──────── Available records

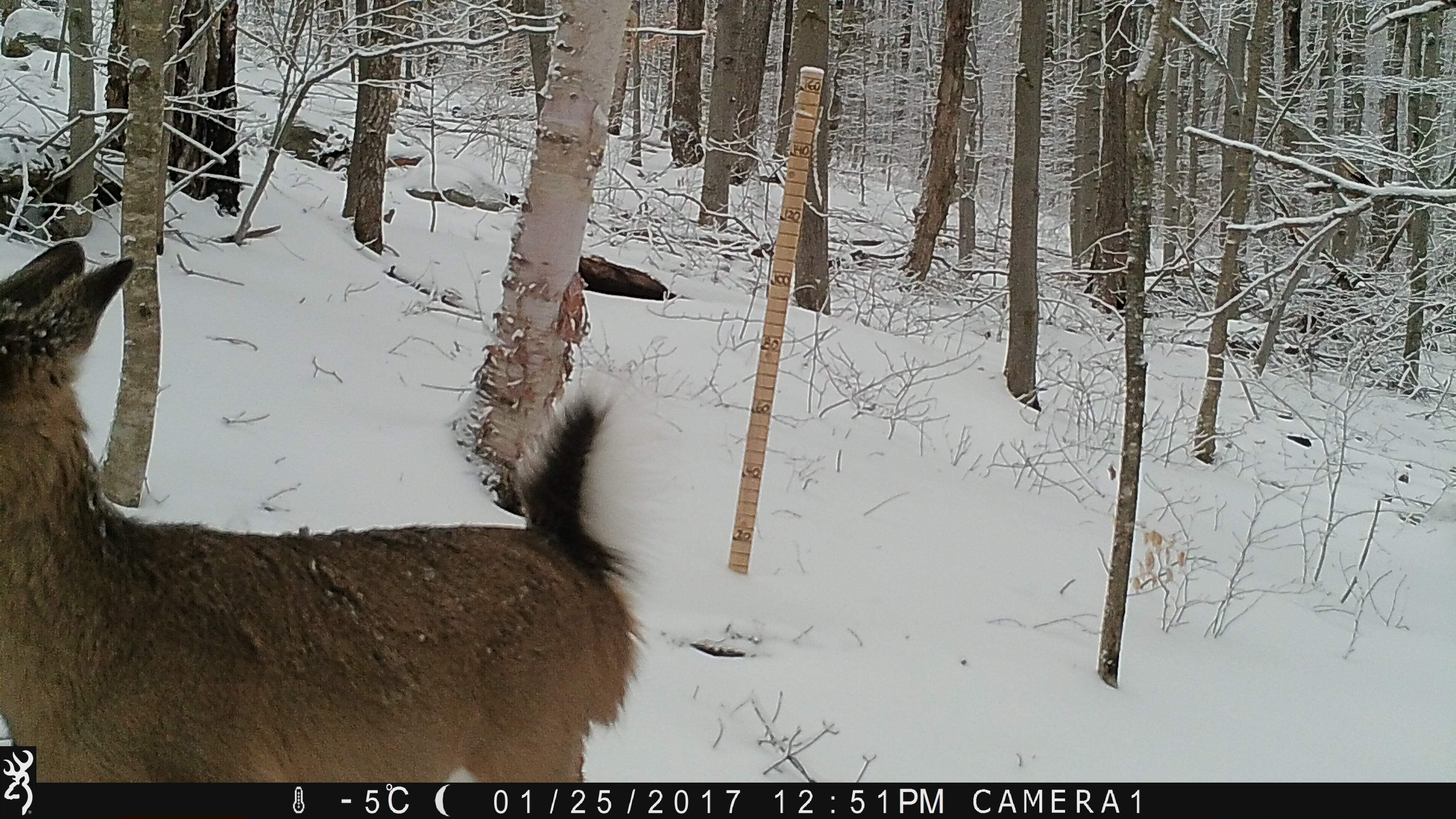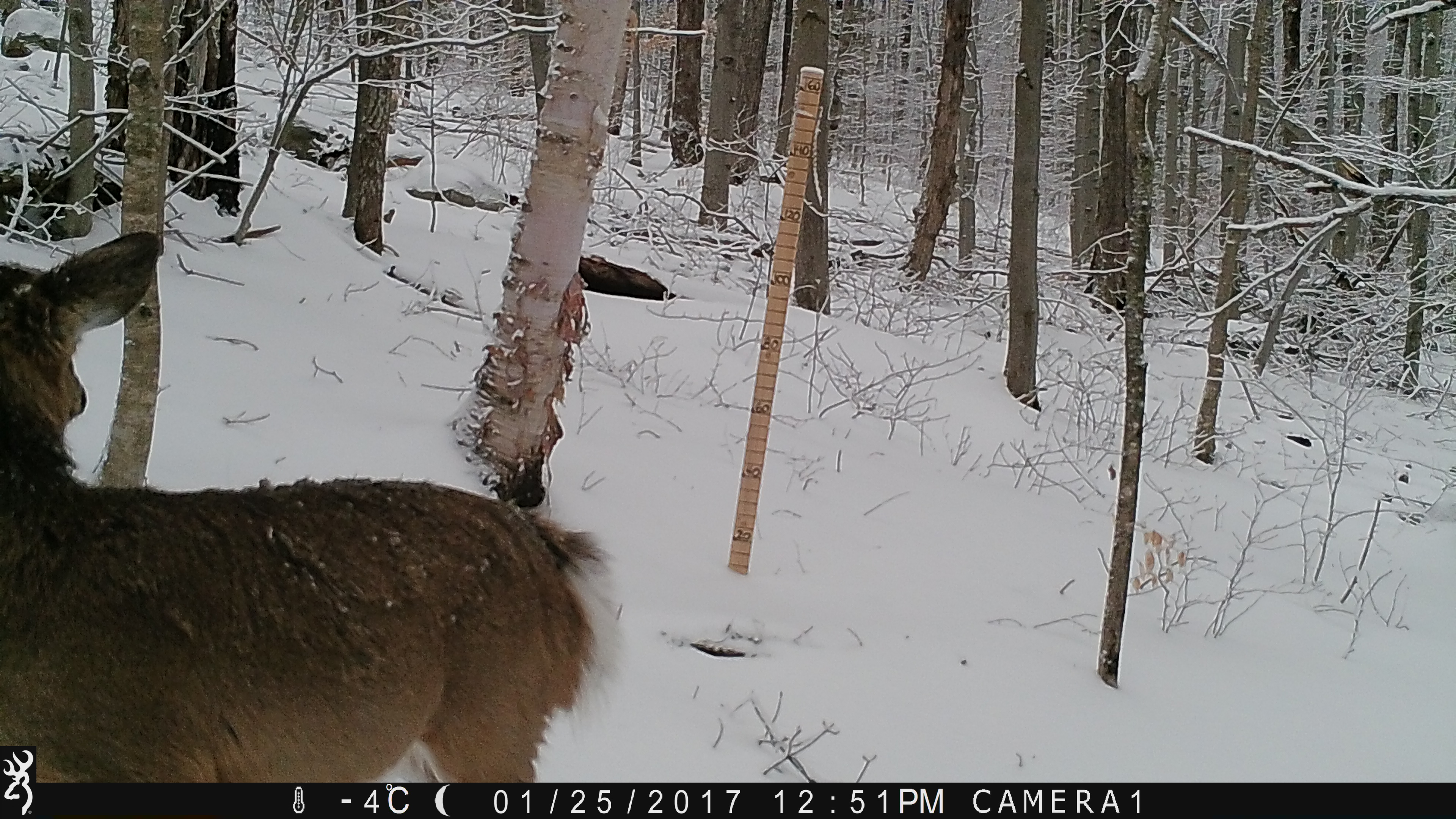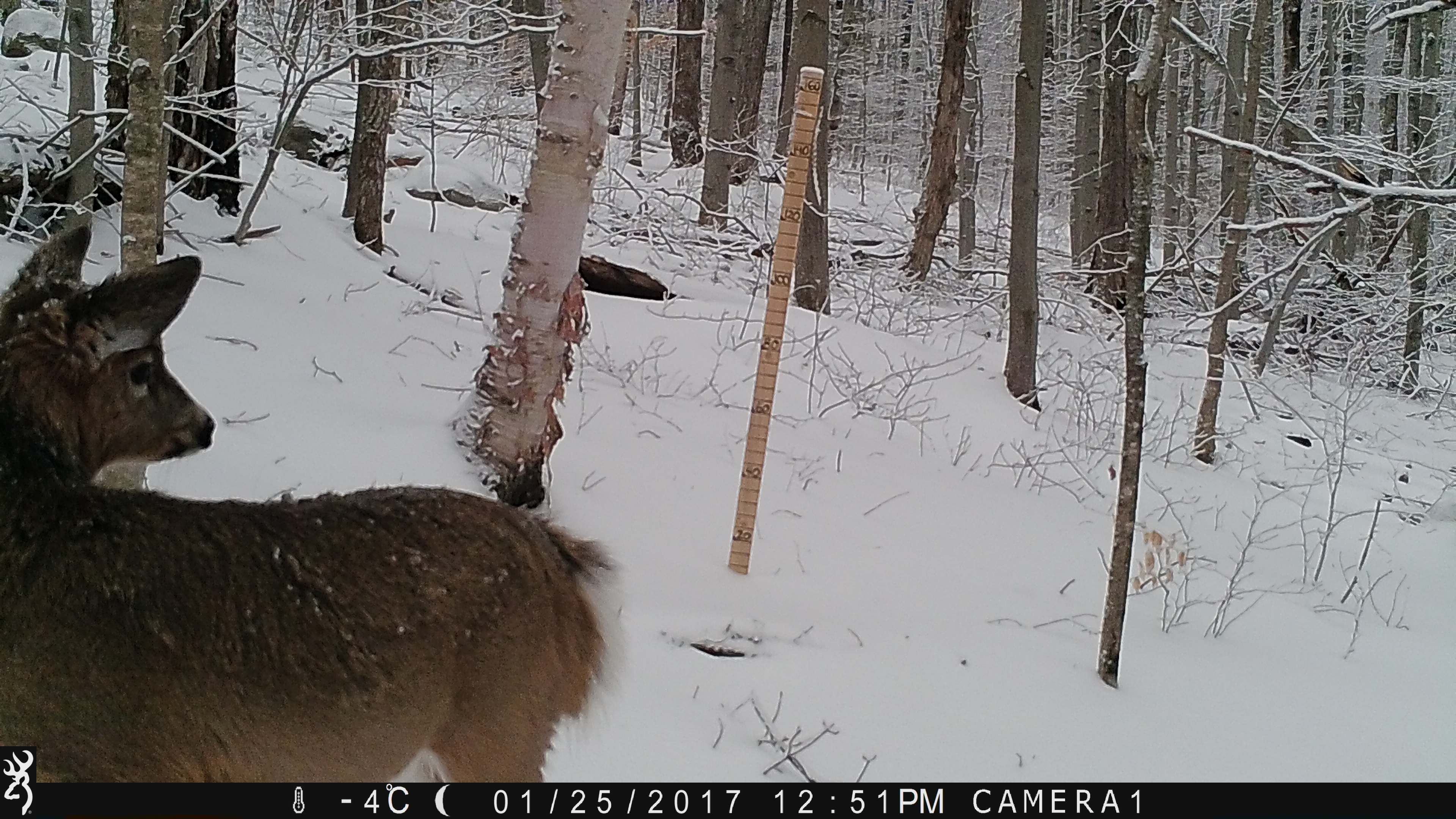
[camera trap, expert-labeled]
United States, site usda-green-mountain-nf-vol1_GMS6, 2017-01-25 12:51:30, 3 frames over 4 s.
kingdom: Animalia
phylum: Chordata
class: Mammalia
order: Artiodactyla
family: Cervidae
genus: Odocoileus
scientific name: Odocoileus virginianus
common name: white-tailed deer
White-tailed deer (Odocoileus virginianus).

────────────────

→ Your assignment
Please reproduce the entries above line by line, exactly, leaving out each image.

→ Exercise answer
[camera trap, expert-labeled]
United States, site usda-green-mountain-nf-vol1_GMS6, 2017-01-25 12:51:30, 3 frames over 4 s.
kingdom: Animalia
phylum: Chordata
class: Mammalia
order: Artiodactyla
family: Cervidae
genus: Odocoileus
scientific name: Odocoileus virginianus
common name: white-tailed deer
White-tailed deer (Odocoileus virginianus).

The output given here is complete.